**Exercise:**
Copy the lines below word for word, covering every one of the records.

**Source material:**
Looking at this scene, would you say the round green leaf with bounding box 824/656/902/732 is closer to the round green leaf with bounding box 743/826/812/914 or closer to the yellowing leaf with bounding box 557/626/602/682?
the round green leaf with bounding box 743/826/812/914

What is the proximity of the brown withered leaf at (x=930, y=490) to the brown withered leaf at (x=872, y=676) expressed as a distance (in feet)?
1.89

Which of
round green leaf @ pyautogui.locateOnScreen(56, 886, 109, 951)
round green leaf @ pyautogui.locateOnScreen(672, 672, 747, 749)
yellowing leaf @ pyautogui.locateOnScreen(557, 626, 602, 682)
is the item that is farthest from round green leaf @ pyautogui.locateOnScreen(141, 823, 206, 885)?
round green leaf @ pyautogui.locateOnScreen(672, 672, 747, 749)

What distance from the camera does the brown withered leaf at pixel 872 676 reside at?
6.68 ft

**Correct output:**
Looking at this scene, would you say the round green leaf with bounding box 824/656/902/732 is closer to the round green leaf with bounding box 743/826/812/914 or closer to the yellowing leaf with bounding box 557/626/602/682?
the round green leaf with bounding box 743/826/812/914

What is the proximity of the brown withered leaf at (x=930, y=490) to the brown withered leaf at (x=872, y=676) expressed as a distance (in feet)?
1.89

Which of
round green leaf @ pyautogui.locateOnScreen(56, 886, 109, 951)
round green leaf @ pyautogui.locateOnScreen(672, 672, 747, 749)
yellowing leaf @ pyautogui.locateOnScreen(557, 626, 602, 682)
is the item that is farthest from round green leaf @ pyautogui.locateOnScreen(141, 823, 206, 885)?
round green leaf @ pyautogui.locateOnScreen(672, 672, 747, 749)

What distance from the camera does the brown withered leaf at pixel 872 676 reside at?
6.68 ft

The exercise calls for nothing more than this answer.